SERMO, a social network for doctors, polled more than 3,000 of its 300,000 member physicians and found 92 percent said they attributed the current outbreak -- with more than 80 confirmed cases in 11 states -- to parents who do not vaccinate their kids.
In addition, two-thirds of the doctors polled said they believe children who are not vaccinated should not be allowed to attend public schools.
Some of the physicians said they don't allow families where children are not vaccinated to parts of their practices.
"I will not accept a child in my practice if they do not vaccinate," said Dr. Linda Girgis, a New Jersey family practitioner. "Measles kills one or two out of every 1,000 persons who become ill with it in the U.S. No child will die from a vaccine-preventable disease on my watch."
Other doctors said they don't go that far, but instead tray to educate so-called "anti-vaxxers."

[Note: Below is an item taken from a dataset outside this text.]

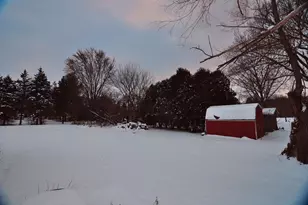 W5879 Arbor Rd, Fort Atkinson, WI 53538 - Photo 28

"We have a large community of anti-vaxxers in my state and it would be difficult to refuse them outright," says one OBGYN. "Instead I use persuasion to try to educate them and make my advocacy position very clear. I have had some limited success with this tactic."
The rate of unvaccinated students in some California schools is as high as 30 percent, USA TODAY has reported.

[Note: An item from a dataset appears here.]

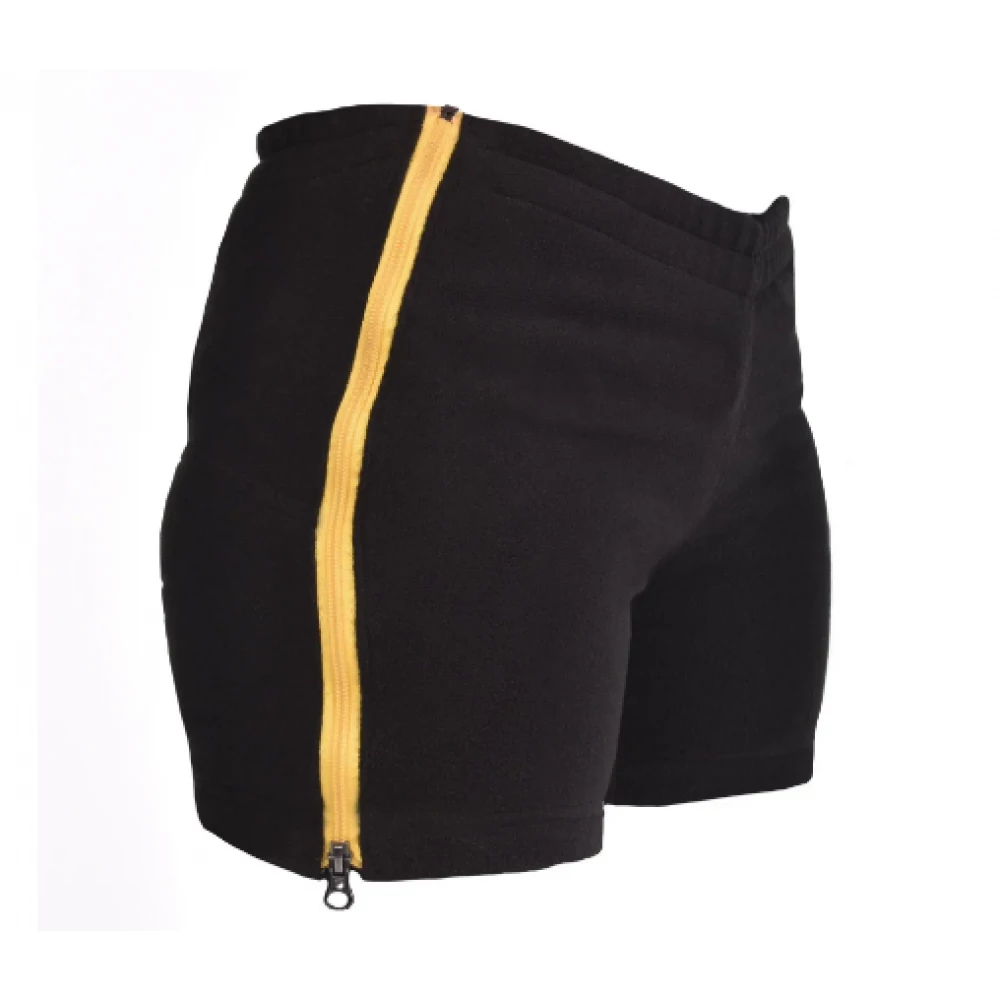 Шорти-самоскиди Fram Bell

Nineteen states currently allow parents who claim philosophical reasons or personal beliefs to opt out of vaccinating their children.

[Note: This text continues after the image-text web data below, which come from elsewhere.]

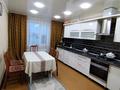 Отдельный дом • 4 комнаты • 130 м² • 10 сот., Джамбула 12 за 15 млн 〒 в  — фото 6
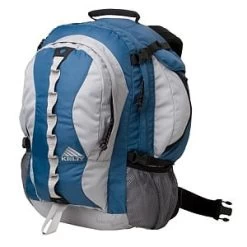 Kelty Redwing 2500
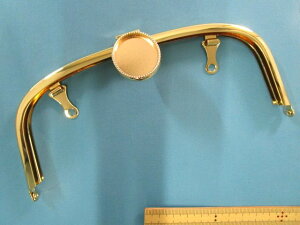 E܌i18.2cmjifRpEړJtj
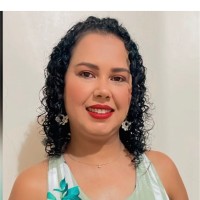 Graciele Da Silva Oliveira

New Jersey Gov. Chris Christie has weighed in on the matter, saying he understands parents "need to have some measure of choice in things as well, so that's the balance that the government has to decide."
He did say he and his wife had their children vaccinated and think "it's an important part of being sure we protect their health and the public health."
However, he generated fierce backlash when he went on to say, "Not every vaccine is created equal, and not every disease type is as great a public health threat as others."
The response, particularly on social media, was immediate and harsh, with even GOP strategist Rick Wilson calling Christie's remark "wildly irresponsible."
Christie, through a spokesman, tried to do damage control Monday.
"To be clear," the spokesman said, "the Governor believes vaccines are an important public health measure and with a disease like measles there is no question kids should be vaccinated."